### EXERCISE REQUIREMENTS
Repeat word for word the line with "What is the total distance from" and every line after it until the records below run out.

### DATA FOR PROCESSING
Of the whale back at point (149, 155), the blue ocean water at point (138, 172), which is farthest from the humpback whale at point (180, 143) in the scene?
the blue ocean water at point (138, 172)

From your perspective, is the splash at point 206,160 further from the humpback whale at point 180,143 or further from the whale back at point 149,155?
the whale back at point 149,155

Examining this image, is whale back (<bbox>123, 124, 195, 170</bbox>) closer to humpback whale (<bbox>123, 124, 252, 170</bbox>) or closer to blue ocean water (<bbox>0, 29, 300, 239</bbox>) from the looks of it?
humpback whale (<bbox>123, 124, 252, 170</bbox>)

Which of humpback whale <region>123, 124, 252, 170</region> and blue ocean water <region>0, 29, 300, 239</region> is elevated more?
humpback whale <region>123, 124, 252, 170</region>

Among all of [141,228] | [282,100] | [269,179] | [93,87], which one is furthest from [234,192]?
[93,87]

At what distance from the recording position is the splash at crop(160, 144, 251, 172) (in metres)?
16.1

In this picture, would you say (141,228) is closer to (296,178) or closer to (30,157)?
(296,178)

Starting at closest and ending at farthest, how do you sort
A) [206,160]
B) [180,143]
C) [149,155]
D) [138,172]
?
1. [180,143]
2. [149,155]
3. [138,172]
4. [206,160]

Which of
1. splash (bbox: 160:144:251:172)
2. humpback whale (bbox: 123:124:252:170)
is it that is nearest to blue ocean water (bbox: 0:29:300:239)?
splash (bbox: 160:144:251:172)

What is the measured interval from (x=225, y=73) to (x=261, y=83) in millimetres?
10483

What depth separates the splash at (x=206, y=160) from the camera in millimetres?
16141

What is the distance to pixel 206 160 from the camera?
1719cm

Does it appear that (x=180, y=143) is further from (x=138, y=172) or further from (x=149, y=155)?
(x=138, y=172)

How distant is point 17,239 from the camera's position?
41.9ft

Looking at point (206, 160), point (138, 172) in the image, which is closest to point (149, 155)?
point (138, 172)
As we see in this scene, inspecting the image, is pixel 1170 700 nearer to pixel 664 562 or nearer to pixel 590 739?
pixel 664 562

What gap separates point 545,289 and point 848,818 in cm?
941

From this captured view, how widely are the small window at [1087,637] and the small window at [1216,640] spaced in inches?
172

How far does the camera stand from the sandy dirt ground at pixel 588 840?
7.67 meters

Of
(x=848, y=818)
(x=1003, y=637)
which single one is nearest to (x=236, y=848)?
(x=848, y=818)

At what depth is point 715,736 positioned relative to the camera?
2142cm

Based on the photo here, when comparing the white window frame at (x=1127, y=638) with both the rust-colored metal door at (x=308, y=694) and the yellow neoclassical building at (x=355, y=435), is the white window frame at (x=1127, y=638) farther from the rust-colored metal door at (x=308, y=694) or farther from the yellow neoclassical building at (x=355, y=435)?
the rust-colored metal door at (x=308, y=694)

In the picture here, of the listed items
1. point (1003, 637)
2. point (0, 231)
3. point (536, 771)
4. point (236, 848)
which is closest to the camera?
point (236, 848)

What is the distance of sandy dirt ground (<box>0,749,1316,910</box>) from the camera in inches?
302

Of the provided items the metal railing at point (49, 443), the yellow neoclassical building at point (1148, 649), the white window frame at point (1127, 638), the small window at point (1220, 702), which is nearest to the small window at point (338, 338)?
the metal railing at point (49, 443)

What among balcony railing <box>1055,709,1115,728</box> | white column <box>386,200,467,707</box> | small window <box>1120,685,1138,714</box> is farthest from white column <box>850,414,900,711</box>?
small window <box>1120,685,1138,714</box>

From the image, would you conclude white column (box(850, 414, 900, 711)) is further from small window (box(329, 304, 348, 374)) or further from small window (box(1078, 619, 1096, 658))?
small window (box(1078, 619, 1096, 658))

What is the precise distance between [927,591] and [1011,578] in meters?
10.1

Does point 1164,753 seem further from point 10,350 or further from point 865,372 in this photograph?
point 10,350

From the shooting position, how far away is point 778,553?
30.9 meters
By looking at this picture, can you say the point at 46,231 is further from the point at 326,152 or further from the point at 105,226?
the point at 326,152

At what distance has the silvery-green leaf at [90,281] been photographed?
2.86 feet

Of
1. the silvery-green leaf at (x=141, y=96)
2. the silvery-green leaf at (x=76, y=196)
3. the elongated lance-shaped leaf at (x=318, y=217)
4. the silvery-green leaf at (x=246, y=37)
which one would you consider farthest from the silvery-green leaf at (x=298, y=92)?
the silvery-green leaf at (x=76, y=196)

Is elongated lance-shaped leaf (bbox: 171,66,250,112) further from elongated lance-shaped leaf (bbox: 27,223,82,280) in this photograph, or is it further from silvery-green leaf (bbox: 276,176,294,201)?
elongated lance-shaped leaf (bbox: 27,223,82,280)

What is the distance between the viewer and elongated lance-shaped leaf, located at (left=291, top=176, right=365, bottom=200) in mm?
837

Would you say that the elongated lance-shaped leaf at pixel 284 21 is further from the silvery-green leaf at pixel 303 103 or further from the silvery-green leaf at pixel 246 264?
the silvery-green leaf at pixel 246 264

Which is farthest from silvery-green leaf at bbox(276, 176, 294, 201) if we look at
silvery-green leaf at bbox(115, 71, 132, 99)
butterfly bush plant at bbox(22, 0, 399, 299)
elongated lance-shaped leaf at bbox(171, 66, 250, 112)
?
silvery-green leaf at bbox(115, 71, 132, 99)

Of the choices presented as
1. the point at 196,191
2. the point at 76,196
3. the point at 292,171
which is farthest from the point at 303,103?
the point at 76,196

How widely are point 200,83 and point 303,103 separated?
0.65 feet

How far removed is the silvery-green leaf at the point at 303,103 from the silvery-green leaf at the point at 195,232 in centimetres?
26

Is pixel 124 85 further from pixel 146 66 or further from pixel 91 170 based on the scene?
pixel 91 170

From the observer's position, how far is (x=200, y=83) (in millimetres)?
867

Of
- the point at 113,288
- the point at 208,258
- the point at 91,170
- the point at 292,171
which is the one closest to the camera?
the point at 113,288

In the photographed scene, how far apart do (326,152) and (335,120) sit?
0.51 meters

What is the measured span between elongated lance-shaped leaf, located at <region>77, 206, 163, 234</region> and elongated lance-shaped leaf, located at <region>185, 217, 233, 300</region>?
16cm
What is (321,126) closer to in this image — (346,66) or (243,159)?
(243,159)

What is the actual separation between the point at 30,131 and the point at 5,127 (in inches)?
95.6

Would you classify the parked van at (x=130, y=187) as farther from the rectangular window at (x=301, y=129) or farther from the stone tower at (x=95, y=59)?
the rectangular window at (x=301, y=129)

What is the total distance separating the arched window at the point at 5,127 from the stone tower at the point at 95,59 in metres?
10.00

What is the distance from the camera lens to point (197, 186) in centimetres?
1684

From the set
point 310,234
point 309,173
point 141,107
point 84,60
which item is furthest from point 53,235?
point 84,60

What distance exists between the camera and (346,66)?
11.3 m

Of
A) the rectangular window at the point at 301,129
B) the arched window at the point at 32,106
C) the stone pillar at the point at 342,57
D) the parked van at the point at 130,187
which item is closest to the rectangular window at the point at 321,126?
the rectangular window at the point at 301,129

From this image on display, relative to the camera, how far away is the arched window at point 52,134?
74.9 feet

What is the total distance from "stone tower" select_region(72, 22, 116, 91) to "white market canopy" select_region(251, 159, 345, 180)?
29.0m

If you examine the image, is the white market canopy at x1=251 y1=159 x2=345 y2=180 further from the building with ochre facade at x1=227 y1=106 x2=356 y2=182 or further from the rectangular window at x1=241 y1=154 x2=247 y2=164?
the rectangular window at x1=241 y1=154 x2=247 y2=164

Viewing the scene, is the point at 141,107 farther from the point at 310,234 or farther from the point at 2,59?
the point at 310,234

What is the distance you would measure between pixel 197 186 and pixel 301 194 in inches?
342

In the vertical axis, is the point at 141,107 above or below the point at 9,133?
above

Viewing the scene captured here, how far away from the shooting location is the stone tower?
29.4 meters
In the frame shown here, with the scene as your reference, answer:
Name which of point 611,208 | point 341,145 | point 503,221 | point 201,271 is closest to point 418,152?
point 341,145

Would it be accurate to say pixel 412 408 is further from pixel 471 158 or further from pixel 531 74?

### SOLUTION TO THIS EXERCISE
What is the total distance from "stone tower" select_region(72, 22, 116, 91) to "white market canopy" select_region(251, 159, 345, 180)?
29.0m

If you examine the image, is the white market canopy at x1=251 y1=159 x2=345 y2=180 further from the building with ochre facade at x1=227 y1=106 x2=356 y2=182 or further from the rectangular window at x1=241 y1=154 x2=247 y2=164?
the rectangular window at x1=241 y1=154 x2=247 y2=164

Viewing the scene, is the point at 141,107 farther from the point at 310,234 or farther from the point at 2,59?
the point at 310,234

What is the distance you would measure between pixel 197 186 and pixel 301 194 in inches?
342

In the vertical axis, is the point at 141,107 above or below the point at 9,133?
above

Viewing the scene captured here, how far away from the shooting location is the stone tower?
29.4 meters
In the frame shown here, with the scene as your reference, answer:
Name which of point 611,208 | point 341,145 | point 503,221 | point 201,271 is closest to point 418,152?
point 341,145

Would it be accurate to say pixel 412 408 is further from pixel 471 158 or further from pixel 531 74?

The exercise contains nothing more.